- Records for this task -

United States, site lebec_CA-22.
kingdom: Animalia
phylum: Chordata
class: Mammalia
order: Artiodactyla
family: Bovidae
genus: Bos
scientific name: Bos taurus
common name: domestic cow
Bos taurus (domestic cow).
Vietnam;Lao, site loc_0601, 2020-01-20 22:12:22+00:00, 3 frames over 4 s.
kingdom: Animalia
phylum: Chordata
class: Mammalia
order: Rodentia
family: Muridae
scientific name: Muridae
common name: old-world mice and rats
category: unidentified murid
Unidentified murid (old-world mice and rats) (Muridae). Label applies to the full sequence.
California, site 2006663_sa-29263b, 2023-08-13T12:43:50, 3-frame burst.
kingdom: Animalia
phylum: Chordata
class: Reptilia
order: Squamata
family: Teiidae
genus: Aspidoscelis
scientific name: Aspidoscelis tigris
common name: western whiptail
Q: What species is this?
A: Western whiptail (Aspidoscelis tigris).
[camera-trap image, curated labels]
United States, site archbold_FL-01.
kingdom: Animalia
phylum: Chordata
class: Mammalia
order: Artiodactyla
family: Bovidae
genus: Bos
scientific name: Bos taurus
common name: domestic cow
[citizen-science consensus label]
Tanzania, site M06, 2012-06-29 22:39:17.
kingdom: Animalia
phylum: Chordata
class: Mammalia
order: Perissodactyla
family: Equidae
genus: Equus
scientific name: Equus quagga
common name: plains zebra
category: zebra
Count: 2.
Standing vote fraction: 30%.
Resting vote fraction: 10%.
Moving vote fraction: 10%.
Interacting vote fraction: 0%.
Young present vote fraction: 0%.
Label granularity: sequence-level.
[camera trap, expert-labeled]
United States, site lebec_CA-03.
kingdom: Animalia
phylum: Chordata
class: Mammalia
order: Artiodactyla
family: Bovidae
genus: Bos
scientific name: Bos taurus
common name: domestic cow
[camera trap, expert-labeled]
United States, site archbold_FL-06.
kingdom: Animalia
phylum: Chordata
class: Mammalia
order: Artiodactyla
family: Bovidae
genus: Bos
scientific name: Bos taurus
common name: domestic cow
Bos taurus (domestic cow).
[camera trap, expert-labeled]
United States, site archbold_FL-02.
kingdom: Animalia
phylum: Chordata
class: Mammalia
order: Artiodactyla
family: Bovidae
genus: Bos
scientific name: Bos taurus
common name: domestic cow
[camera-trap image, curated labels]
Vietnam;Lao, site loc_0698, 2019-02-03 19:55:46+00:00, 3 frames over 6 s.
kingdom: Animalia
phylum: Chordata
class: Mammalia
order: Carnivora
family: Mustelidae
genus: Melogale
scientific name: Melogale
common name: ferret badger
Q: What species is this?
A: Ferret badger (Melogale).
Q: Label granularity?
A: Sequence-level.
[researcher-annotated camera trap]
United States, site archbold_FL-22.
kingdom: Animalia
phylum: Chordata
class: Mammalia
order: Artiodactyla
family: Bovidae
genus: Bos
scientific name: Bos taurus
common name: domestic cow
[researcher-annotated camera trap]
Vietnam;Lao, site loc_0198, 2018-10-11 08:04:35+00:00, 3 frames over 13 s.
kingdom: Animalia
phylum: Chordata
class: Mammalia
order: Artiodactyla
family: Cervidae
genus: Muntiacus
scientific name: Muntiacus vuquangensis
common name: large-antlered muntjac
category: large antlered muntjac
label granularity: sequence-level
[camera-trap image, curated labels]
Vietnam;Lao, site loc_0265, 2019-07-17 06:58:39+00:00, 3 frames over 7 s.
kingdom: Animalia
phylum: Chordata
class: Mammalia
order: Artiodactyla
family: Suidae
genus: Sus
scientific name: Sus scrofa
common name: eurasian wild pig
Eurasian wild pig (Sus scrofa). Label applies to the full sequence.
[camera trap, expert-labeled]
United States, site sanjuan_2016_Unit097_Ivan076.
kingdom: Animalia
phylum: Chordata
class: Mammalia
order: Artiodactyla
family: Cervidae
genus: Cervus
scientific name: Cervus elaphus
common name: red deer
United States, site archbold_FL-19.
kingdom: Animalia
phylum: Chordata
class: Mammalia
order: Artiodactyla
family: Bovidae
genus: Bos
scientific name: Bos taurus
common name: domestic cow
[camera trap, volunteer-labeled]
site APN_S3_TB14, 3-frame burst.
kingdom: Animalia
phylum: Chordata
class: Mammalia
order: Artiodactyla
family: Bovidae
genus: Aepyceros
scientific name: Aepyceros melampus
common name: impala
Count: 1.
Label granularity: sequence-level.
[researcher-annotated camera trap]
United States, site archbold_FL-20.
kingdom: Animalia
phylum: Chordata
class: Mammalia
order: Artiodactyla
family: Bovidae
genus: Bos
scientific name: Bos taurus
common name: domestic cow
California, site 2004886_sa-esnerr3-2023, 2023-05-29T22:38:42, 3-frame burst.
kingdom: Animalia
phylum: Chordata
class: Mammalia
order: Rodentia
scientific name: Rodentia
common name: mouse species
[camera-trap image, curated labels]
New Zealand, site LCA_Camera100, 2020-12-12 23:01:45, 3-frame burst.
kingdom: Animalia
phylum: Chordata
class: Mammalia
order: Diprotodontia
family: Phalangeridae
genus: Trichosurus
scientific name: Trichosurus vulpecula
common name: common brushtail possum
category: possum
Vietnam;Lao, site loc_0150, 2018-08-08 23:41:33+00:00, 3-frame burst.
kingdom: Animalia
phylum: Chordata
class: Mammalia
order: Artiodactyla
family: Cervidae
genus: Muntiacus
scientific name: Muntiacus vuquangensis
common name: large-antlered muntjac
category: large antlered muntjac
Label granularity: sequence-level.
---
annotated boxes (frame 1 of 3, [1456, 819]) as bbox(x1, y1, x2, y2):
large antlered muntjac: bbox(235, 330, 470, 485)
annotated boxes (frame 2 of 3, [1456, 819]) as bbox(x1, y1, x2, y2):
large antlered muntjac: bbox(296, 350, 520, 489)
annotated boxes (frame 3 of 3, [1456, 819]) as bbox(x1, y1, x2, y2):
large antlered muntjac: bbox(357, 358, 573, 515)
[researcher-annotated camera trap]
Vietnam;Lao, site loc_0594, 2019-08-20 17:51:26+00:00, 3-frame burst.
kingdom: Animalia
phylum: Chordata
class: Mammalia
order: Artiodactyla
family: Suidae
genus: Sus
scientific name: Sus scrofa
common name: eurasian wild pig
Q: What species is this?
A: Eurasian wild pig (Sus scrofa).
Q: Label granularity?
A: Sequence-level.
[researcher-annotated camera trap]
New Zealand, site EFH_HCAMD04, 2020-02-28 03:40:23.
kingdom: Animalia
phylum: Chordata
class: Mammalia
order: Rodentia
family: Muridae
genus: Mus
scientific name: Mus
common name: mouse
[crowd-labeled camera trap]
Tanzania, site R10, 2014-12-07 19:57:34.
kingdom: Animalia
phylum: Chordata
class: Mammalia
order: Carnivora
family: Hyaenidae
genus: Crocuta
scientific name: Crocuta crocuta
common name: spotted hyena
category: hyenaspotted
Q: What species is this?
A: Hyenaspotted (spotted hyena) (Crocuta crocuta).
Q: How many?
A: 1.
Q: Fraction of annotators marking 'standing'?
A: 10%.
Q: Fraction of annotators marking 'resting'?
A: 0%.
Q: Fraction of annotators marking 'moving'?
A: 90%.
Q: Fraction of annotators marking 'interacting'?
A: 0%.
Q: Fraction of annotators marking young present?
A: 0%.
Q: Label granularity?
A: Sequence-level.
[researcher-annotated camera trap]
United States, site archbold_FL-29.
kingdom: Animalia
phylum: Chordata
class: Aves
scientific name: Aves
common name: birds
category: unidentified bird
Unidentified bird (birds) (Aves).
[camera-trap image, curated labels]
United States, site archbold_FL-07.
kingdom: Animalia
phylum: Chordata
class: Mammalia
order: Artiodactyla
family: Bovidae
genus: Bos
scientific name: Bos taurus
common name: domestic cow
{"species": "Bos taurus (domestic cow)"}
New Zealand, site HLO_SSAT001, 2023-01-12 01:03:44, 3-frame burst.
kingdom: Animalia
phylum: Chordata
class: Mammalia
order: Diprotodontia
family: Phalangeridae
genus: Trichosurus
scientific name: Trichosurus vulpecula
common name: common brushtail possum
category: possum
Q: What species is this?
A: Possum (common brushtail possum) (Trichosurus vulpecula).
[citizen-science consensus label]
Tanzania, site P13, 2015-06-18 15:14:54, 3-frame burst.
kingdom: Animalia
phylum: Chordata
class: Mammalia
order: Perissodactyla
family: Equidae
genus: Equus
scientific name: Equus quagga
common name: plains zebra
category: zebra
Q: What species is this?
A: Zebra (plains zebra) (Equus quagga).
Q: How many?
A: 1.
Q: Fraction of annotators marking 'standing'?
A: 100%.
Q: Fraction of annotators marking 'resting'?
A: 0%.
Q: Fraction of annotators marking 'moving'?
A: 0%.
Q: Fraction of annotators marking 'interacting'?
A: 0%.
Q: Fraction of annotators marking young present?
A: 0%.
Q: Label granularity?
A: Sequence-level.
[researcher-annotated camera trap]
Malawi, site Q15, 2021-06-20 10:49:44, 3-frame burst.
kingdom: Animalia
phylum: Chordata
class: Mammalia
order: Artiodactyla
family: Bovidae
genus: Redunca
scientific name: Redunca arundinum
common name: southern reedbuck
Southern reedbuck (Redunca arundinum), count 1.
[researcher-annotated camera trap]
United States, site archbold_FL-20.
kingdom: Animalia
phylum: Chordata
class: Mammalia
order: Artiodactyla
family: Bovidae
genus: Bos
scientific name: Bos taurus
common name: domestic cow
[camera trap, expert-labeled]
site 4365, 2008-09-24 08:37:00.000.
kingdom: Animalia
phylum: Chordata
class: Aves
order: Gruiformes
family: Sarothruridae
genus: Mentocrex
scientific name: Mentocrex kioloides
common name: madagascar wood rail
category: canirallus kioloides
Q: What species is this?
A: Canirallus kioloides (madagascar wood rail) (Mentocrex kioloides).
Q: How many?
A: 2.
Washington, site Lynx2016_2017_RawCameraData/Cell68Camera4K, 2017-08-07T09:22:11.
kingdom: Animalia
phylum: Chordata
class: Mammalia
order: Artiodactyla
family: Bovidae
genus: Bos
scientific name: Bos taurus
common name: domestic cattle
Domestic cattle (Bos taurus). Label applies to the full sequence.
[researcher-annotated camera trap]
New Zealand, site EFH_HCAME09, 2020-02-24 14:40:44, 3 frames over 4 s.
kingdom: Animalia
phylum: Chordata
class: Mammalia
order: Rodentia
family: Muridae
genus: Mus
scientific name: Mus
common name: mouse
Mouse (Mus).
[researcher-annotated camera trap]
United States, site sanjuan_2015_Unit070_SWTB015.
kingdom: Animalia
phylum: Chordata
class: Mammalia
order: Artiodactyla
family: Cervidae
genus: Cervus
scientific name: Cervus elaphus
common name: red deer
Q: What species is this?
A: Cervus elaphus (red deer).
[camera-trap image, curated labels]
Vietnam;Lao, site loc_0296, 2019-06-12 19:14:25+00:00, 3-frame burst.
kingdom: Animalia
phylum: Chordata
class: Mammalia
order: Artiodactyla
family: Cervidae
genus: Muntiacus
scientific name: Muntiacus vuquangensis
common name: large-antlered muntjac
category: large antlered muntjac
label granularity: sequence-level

- Problem to solve -
Write out again only the lines from the one with "United States, site sanjuan_2015_Unit070_SWTB015." through the last line of the records above. Keep every word as it stands.

- Your solution -
United States, site sanjuan_2015_Unit070_SWTB015.
kingdom: Animalia
phylum: Chordata
class: Mammalia
order: Artiodactyla
family: Cervidae
genus: Cervus
scientific name: Cervus elaphus
common name: red deer
Q: What species is this?
A: Cervus elaphus (red deer).
[camera-trap image, curated labels]
Vietnam;Lao, site loc_0296, 2019-06-12 19:14:25+00:00, 3-frame burst.
kingdom: Animalia
phylum: Chordata
class: Mammalia
order: Artiodactyla
family: Cervidae
genus: Muntiacus
scientific name: Muntiacus vuquangensis
common name: large-antlered muntjac
category: large antlered muntjac
label granularity: sequence-level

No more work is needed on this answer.